The crises have also provided an opportunity for organizations to experiment with and debate services and products they may be able to offer pro bono relative to their commercial opportunities. The discussion revolves around balancing efforts to give back to the community while at the same time considering long-term marketing impacts. Remember: Actions viewed as compassionate and consumer friendly today will have an impact on identity loyalty in the future.
Execute fair capital-allocation processes
Cost containment, realignment and management are clear priorities for many companies. While the need to act is undisputed, the “how” to act is where companies can differentiate themselves. Companies can begin by looking at non-employment costs, then run a fair process related to jobs and pay. We know that fair processes build authenticity and trust, which in turn drives engagement and brand. To run a fair process:
- First, consider various ways of segmenting the workforce through ethical lenses, including gender, race, ethnicity, identity and income level.

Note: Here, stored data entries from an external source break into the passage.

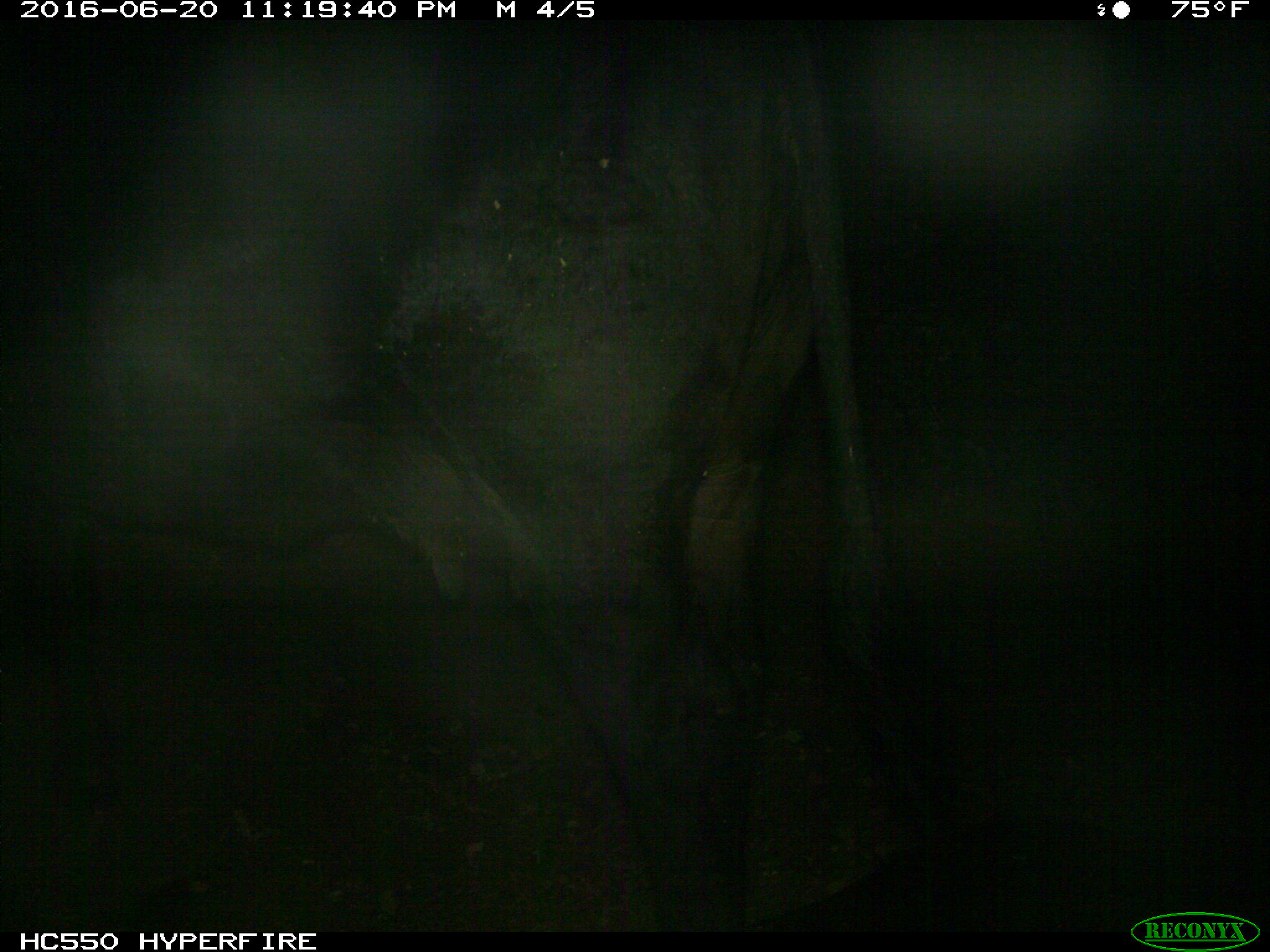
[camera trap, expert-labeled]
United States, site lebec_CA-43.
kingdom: Animalia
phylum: Chordata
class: Mammalia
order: Artiodactyla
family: Bovidae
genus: Bos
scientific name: Bos taurus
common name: domestic cow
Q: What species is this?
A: Bos taurus (domestic cow).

- Next, run models on financial impact, taking into consideration the financial well being of different workforce segments. For example, what is the impact of switching highly paid workers to a four-day workweek versus furloughing lower paid workers?
- Finally, when tough decisions need to be made, act swiftly but with compassion. Communicate the process with transparency.
Re-imagine the definition of ‘the workplace’
It’s time to start thinking broadly about work. Employees are realizing how productive they are away from the office. They are learning to use new tools and can see how flexibility and choice can help them in the future. Combine this with real estate savings potential, and it becomes clear that the concept of the traditional workplace is going to change significantly.
Companies need to look at both what’s possible and what employees prefer. We have learned that workers can be more productive from home. But we also know that employees prefer flexibility, and few prefer working from home five days a week, every week of the year. What is certain is, neither the extreme of the past months nor the one pre-COVID-19 will be the new normal. With employee experience being at least a part of most companies’ purpose, leaders need to spend time understanding employee preferences and the impact of changes to work and the workplace on the long-term well being of their talent.
Do well while doing good
As economies and businesses emerge from the pandemic, reopen worksites and operate in the period of uncertainty that precedes broad COVID-19 immunity and resolution of social issues, there is an opportunity to do well while doing good. There is an opportunity to make prudent financial decisions in the short term while establishing a strategic framework that will result in a sustainable and thriving company in the long run.
Accomplishing this requires leaders — CEOs, CHROs, CMOs and the rest of the C-suite — to go beyond talking points to actually living their organizational purpose. Being authentic and transparent in this effort, regardless how uncomfortable, will provide answers to the questions people have been asking themselves for the past few months. And, in the end, it will separate high-performing companies from the pack.